# DOCUMENT SECTION:
--

New Infrastructure Aims to Bridge BTC Liquidity
Efforts are underway to unify Bitcoin's liquidity with other DeFi ecosystems. New cross-chain bridging solutions are being developed to move BRC-20 and Runes tokens from Bitcoin to chains like Solana, Base, and Arbitrum for use in DeFi applications, according to one developer.
The push to bridge Bitcoin's native assets to other chains is a direct response to liquidity fragmentation, where Bitcoin's massive capital pool is largely isolated from the more advanced DeFi applications on other networks. Historically, using Bitcoin in DeFi has been cumbersome, limiting its utility beyond a store of value. Projects like TeleportDAO are tackling this with trustless bridges that use light-client verification to connect Bitcoin to EVM chains. This method aims to provide security on par with Bitcoin itself by verifying data on-chain without relying on third-party validators, a common vulnerability in other bridge designs. The assets being bridged, BRC-20s and Runes, represent different evolutionary stages of tokenization on Bitcoin. BRC-20s, which leverage the Ordinals protocol, were the first to gain significant traction. The newer Runes protocol is designed to be more efficient by using Bitcoin's native UTXO model, which can reduce network bloat and simplify transactions. Solana is a primary destination for this bridged liquidity due to its high transaction speeds and low fees, creating a fertile ground for these new assets. The SoBit protocol, for example, is a solution built specifically to bridge BRC-20 tokens to Solana, allowing them to be traded and utilized in the network's extensive DeFi ecosystem. This cross-chain movement is part of a larger trend building a more comprehensive Bitcoin-based financial system. Platforms like Sovryn, which operates on the Bitcoin sidechain Rootstock (RSK), have already established DeFi services like trading and lending directly linked to Bitcoin's network. The Total Value Locked (TVL) in the Bitcoin DeFi ecosystem has surged from around $300 million to over $6 billion in the last year, a growth of over 2000%. Despite this explosive increase, it still represents less than 1% of Bitcoin's total market cap, highlighting the immense untapped potential if these new bridges prove successful and secure.

--

# Stored items from a collection:
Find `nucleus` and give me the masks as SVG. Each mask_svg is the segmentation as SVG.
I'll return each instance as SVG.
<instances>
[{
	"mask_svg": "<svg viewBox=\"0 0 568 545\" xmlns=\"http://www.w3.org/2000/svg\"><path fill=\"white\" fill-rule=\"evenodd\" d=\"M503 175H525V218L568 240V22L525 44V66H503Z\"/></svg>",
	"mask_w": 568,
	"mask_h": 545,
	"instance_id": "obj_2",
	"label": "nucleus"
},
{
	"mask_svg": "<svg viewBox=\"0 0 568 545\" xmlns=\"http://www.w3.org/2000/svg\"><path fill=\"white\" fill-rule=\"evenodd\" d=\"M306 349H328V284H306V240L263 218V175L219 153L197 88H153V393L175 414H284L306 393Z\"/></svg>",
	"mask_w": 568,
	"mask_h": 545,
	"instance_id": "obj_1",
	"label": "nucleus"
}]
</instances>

--

# WHAT IS NEEDED:
According to the article on bridging Bitcoin liquidity, which protocol was built specifically to bridge BRC-20 tokens to Solana? The entries are not needed for what comes next.

# ANSWER FOR THIS EXERCISE:
The SoBit protocol.